A pleural effusion is a collection of fluid next to the lung. There are various causes. The effusion may cause you to become breathless. The fluid can be drained if necessary. Treatment is mainly aimed at the underlying cause.
What is a pleural effusion?
A pleural effusion means that there is a build-up of fluid between a lung and the chest wall.
The pleura is a thin membrane that lines the inside of the chest wall and covers the lungs. There is normally a tiny amount of fluid between the two layers of pleura. This acts like lubricating oil between the lungs and the chest wall as they move when you breathe. A pleural effusion develops when this fluid builds up and separates the lung from the chest wall.

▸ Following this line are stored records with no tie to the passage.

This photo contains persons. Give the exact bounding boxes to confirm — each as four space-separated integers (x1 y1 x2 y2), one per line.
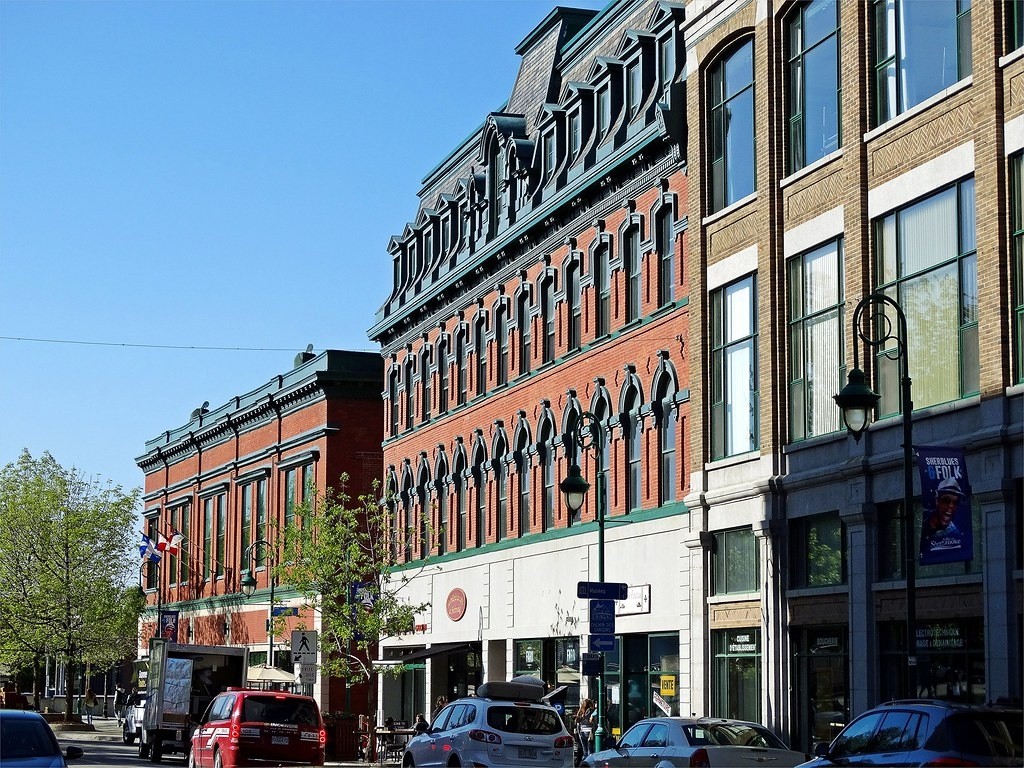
127 687 137 709
410 713 428 729
577 698 612 760
918 669 938 699
82 688 96 725
921 477 964 542
431 695 449 722
113 682 126 728
384 717 402 758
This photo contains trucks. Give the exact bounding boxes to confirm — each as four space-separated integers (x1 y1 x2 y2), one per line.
139 643 250 761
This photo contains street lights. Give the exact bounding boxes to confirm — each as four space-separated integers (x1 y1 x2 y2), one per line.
835 292 966 702
240 541 274 666
136 561 161 637
71 637 83 717
560 412 633 754
321 512 351 713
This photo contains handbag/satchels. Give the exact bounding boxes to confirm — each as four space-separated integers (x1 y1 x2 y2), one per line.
94 696 98 706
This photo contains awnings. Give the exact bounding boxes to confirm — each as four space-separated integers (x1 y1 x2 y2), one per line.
132 656 149 662
403 643 472 665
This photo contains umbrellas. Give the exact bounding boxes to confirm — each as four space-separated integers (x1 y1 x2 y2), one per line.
247 662 298 691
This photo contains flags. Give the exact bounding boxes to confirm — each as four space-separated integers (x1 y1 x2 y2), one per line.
153 532 168 553
139 534 163 563
165 526 186 556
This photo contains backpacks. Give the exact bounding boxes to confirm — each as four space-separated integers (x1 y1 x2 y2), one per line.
116 689 127 705
129 693 141 705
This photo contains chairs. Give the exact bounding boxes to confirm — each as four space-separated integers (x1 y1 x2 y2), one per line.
374 727 426 764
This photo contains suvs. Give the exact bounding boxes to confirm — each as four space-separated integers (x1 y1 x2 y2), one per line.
188 686 327 768
401 696 575 768
793 699 1024 768
123 691 146 746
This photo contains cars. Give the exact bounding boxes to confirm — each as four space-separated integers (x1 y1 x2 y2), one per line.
579 717 812 768
0 709 83 768
811 700 845 741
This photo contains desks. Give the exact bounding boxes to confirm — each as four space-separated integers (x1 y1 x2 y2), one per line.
376 730 417 768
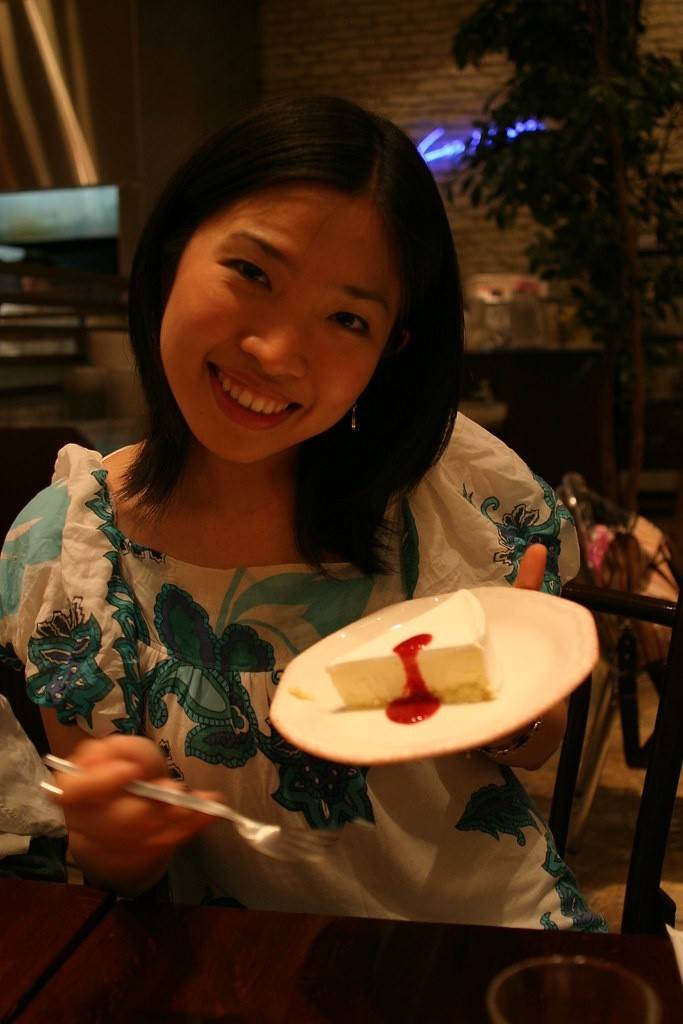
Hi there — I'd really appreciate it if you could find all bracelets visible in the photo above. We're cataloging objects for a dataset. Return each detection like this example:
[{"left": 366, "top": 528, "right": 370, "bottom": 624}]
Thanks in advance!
[{"left": 472, "top": 716, "right": 543, "bottom": 758}]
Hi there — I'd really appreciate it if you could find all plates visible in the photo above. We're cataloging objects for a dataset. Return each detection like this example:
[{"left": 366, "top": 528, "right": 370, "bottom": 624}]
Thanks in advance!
[{"left": 266, "top": 588, "right": 599, "bottom": 764}]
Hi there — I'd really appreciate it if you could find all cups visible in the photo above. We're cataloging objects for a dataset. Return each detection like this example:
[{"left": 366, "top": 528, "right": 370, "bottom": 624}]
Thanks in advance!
[{"left": 485, "top": 954, "right": 662, "bottom": 1024}]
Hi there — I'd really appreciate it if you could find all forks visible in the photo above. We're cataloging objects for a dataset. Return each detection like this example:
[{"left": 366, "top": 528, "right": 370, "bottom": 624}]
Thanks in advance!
[{"left": 41, "top": 749, "right": 341, "bottom": 865}]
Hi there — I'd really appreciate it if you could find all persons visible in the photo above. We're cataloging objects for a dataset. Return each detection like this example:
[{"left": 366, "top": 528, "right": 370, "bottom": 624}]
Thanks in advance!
[{"left": 0, "top": 93, "right": 613, "bottom": 934}]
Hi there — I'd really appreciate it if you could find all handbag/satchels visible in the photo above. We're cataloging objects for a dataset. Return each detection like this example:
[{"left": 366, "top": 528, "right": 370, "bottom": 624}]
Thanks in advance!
[{"left": 562, "top": 474, "right": 680, "bottom": 665}]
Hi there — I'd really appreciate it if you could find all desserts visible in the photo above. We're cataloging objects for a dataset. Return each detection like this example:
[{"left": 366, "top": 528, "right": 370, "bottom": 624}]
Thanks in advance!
[{"left": 325, "top": 587, "right": 495, "bottom": 708}]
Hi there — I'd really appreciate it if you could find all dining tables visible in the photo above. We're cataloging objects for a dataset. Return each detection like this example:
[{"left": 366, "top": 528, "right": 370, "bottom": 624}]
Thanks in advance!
[{"left": 0, "top": 876, "right": 683, "bottom": 1024}]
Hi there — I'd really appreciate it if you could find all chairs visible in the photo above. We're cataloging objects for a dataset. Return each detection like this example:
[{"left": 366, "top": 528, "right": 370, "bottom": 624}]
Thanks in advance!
[{"left": 548, "top": 583, "right": 683, "bottom": 932}]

What are the causes of a pleural effusion?
A pleural effusion is a complication of various conditions. The following are some of the more common causes of a pleural effusion (but there are other rarer causes too):
- Lung infection (pneumonia), tuberculosis, and cancers may cause inflammation of the lung and pleura. This may cause fluid to build up into a pleural effusion.
- Some arthritic conditions may cause inflammation of the pleura in addition to joint inflammation. For example, pleural effusion is an uncommon complication of rheumatoid arthritis and systemic lupus erythematosis (SLE).
- Heart failure causes 'back pressure' in the veins (blood vessels) that take blood back to the heart. Some fluid may seep out of the blood vessels. Swelling of the legs with fluid is typical with heart failure, but a pleural effusion may also develop.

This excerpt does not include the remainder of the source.